Compare the local object with the original annotation to generate a new JSON object which is equivalent to the current local object but decorated with null's (or $patch: delete's) needed to remove any fields that were removed in the current local object but existed in the original annotation.

Submit that new JSON as a Strategic Merge patch.

In other words, the local config object IS the patch itself sans deletions of removed fields. So the only thing we need to add is a method like AddDeletionsToPatch, which would take the local object and the original annotation as parameters and return the local object decorated with the right deletions (e.g. mapKey: null and $patch: delete).

@bgrant0607 can you confirm that the second approach is what we actually want and we should go in that direction instead?

Actually, that's almost correct. The current approach can detect changes to the server object, since it computes the divergence in the live state from the original. However, it chooses to fail the update with a conflict if the live state contains changes that are not consistent with the local object.

Without this conflict detection, there isn't much point in an automated process ever making changes to the live state that deviate from the annotation, since they'll simply be discarded the next time the user runs kubectl apply.

Of course, that approach begs a question of timing. How often should the user run kubectl apply to ensure that the live state still conforms to their local configuration? Once an hour? Once a minute? Once a second?

Whatever the answer, it defines a window during which the user willingly lets the configuration deviate from their intent. Perhaps they should watch for changes, and quickly update the object if they detect any divergences? Of course, I'm being facetious.

If what we really is for the configuration to never diverge from what the user specified, then we should simply prevent callers from making conflicting changes in the first place. The annotation contains the configuration requested by the user, and the state is never allowed to deviate from it, other than through additions. This policy can be easily enforced on the server side.

To implement kubectl apply, we compare the live state with the annotation to compute the additions made by automated processes, add them to the local object, and then PUT it to the server.

If you haven't already, please read:
https://github.com/kubernetes/kubernetes/blob/master/docs/devel/api-conventions.md#spec-and-status (the spec part)
https://github.com/kubernetes/kubernetes/blob/master/docs/devel/api-conventions.md#defaulting
https://github.com/kubernetes/kubernetes/blob/master/docs/devel/api-conventions.md#late-initialization

"The specification is a complete description of the desired state, including configuration settings provided by the user, default values expanded by the system, and properties initialized or otherwise changed after creation by other ecosystem components (e.g., schedulers, auto-scalers), and is persisted in stable storage with the API object."

Examples of fields that are automatically set:

Default values: pod.spec.restartPolicy, pod.spec.containers[].imagePullPolicy

Admission control: pod.spec.containers[].resources.limits.cpu

Late initialization: pod.spec.nodeName, service.spec.clusterIP

Horizontal auto-scaling and rolling update: replicationcontroller.spec.replicas

Vertical auto-sizing: pod.spec.containers[].resources.requests.cpu

Some of these fields are immutable once set, and there are readonly fields in the metadata that can't be set by the user, either.

> Extracted entries
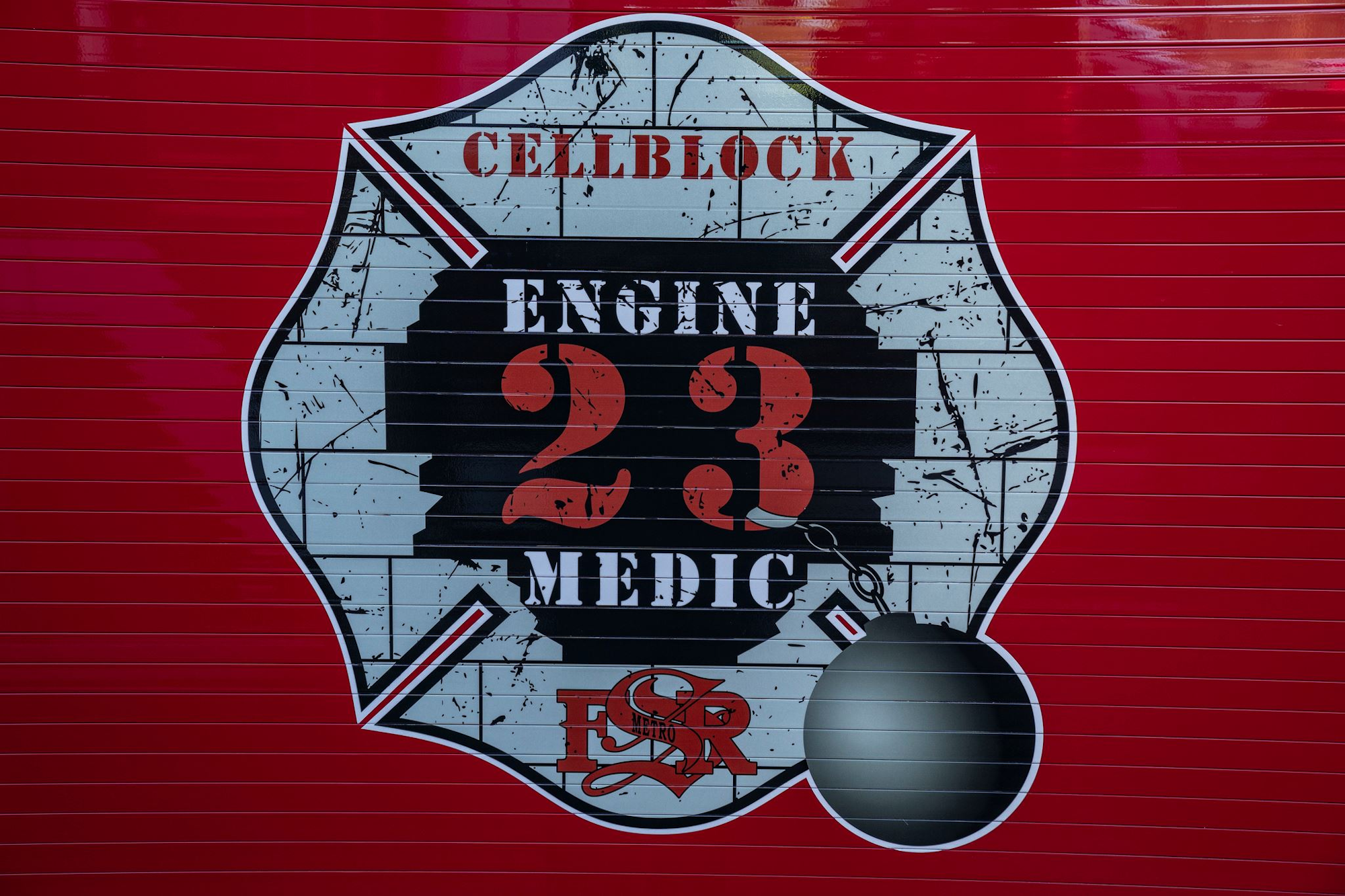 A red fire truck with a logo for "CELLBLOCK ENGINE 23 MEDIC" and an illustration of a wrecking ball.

==

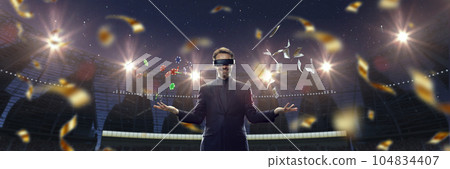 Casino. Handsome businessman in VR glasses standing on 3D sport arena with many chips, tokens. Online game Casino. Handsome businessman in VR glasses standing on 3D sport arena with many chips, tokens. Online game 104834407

> Instructions
1. Answer these from the kubectl apply discussion, one line each, marked the same way:
(a) What name is suggested for the method that would add the needed deletions to the local object?
(b) Which field is listed as an example under admission control?
(c) After the additions made by automated processes are added to the local object, how is it sent to the server?
2. Rewrite the stretch of the kubectl apply discussion from "Late initialization: pod.spec.nodeName, service.spec.clusterIP" through "the user, either.", swapping "immutable" for "unchangeable".
3. Carry the kubectl apply discussion on past its final sentence.

> Results of the exercise
1.
(a) AddDeletionsToPatch
(b) pod.spec.containers[].resources.limits.cpu
(c) It is sent with PUT.

2.
Late initialization: pod.spec.nodeName, service.spec.clusterIP

Horizontal auto-scaling and rolling update: replicationcontroller.spec.replicas

Vertical auto-sizing: pod.spec.containers[].resources.requests.cpu

Some of these fields are unchangeable once set, and there are readonly fields in the metadata that can't be set by the user, either.

3.
Due to all of these processes, it is not possible for a user to edit their original config file and feed it to kubectl replace, which expects a fully specified resource, at least not without using --force, which is very disruptive, since it deletes and recreates the resource.

THAT is the workflow that I want to enable: edit your configs and do kubectl apply -f myconfigs/. Everything else, such as conflict detection, is gravy.

Everything not explicitly specified by the user in their configs should be reserved for operational tweaking, both manual (kubectl scale, kubectl label, kubectl patch, etc.) and automated (auto-scaling, auto-sizing, automated deployments, etc.).

As I mentioned elsewhere, the user should not be re-running kubectl apply just to ensure conformance of the live state to their desired state. If the live state diverges, it's either user error, such as misconfiguring an auto-scaler, or intentional, which is where conflict detection upon the next update they try to do would be nice.

Also read http://kubernetes.io/v1.0/docs/user-guide/managing-deployments.html

I don't want users to have to figure out whether to use patch or replace, how to construct a patch, whether to use --force or not, etc.

And we can't expect users to explicitly (esp. manually) specify every field they don't care about. That would break forward compatibility -- we wouldn't be able to add new fields to the API without forking a new API version.

Please write all this up in a design doc, btw.

k8s-github-robot · 2015-08-27T22:59:51Z

Labelling this PR as size/XL

k8s-bot · 2015-08-31T18:23:46Z

GCE e2e build/test failed for commit b38bdecd56828c750117e74f2db92b3d523feb34.

k8s-bot · 2015-08-31T20:07:50Z

GCE e2e build/test passed for commit 9b8447bb8ce80a14fd38d0969655e5b62aea1a12.

jackgr · 2015-08-31T20:17:24Z

The changes that I just pushed in commit 9b8447b address all of the issues raised in the comments. However, per this reply, I think we should back out the flag to ignore additions, and add the logic from the OpenShift json merge implementation that checks for conflicts. It should be the last change to this PR, modulo bug fixes.

k8s-github-robot · 2015-09-01T00:07:29Z

Labelling this PR as size/XXL

smarterclayton · 2015-09-03T01:16:20Z

I have a question - I may have misunderstood parts of the ongoing discussion, so apologies in advance if this is clearly covered.

We're racing on a lot of client commands with controllers - so much so that repeatable scripting is becoming difficult. For example, a command that creates an RC and then a subsequent command that adds a label fails frequently because they are conflicting over update.

Will SMP be useable in the client commands to record enough of a stable diff that we can safely merge on the server? I assume so, but I've neglected this thread and others. So kubectl label should be reading, generating a patch (with before values included?) and sending that to PATCH, so that as long as another process doesn't modify the label field, the update will succeed?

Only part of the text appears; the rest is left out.